"The Pennsylvania Public Utility Commission on Thursday cracked open the door for opponents of the state's compulsory smart-meter deployment policy, allowing a hearing on a customer's complaint that the installation of a wireless meter outside her bedroom caused her to get sick."
The Philadelphia Inquirer's Andrew Maykuth reports:
In a 4-1 vote, the PUC rejected Peco Energy Co.'s petition to prevent an administrative law judge from hearing the health complaints of Susan Kreider, a registered nurse who said she suffered "deleterious health effects" after Peco installed the new meter on her Germantown home in 2013.
The commission has previously declined to hear scores of complaints from smart-meter opponents, who object to the devices on privacy, safety, or health grounds. Utilities say they are required to install the meters to comply with Act 129, a 2008 energy-conservation law that ordered all Pennsylvania utilities to deploy the devices.
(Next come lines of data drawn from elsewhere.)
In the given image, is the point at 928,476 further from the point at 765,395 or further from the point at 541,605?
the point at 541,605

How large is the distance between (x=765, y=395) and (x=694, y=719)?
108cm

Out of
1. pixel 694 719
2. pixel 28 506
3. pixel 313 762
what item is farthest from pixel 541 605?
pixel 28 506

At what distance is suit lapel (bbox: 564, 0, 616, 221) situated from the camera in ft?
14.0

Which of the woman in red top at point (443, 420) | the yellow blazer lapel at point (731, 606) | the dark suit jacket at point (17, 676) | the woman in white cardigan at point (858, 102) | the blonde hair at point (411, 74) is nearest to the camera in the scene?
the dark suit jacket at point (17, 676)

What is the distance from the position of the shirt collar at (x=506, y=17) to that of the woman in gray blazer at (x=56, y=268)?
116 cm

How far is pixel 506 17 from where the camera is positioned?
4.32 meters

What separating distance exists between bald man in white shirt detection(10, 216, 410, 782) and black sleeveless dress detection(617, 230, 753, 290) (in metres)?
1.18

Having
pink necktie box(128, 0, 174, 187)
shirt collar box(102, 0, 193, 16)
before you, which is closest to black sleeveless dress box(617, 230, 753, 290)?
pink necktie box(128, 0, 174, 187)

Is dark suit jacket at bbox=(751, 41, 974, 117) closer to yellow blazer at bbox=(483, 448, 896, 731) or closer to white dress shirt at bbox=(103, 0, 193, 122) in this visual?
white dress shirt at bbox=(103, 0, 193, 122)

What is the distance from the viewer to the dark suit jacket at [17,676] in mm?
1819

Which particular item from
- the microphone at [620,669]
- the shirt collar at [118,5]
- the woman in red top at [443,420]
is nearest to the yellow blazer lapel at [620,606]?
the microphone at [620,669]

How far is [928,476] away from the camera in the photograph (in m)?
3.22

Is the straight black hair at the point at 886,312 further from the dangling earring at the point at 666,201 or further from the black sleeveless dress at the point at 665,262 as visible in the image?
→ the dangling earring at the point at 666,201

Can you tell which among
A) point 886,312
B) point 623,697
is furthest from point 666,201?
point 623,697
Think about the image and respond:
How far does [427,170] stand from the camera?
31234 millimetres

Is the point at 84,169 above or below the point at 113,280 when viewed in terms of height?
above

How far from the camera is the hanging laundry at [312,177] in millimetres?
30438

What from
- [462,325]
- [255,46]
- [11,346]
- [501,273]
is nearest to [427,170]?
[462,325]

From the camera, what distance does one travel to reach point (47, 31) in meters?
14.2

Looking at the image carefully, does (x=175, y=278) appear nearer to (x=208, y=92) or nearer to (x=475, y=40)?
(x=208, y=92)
Kreider's complaint was different, the PUC said, because she said she could produce medical documentation showing that the electromagnetic radiation from the meter caused her to get sick. The meter violates the state's public utility code requiring utilities to provide "safe and reasonable" service, she has maintained.
"To ignore claims relating to the safety of smart meters would be an abdication of our duties and responsibilities under . . . the code," the PUC said in its order Thursday.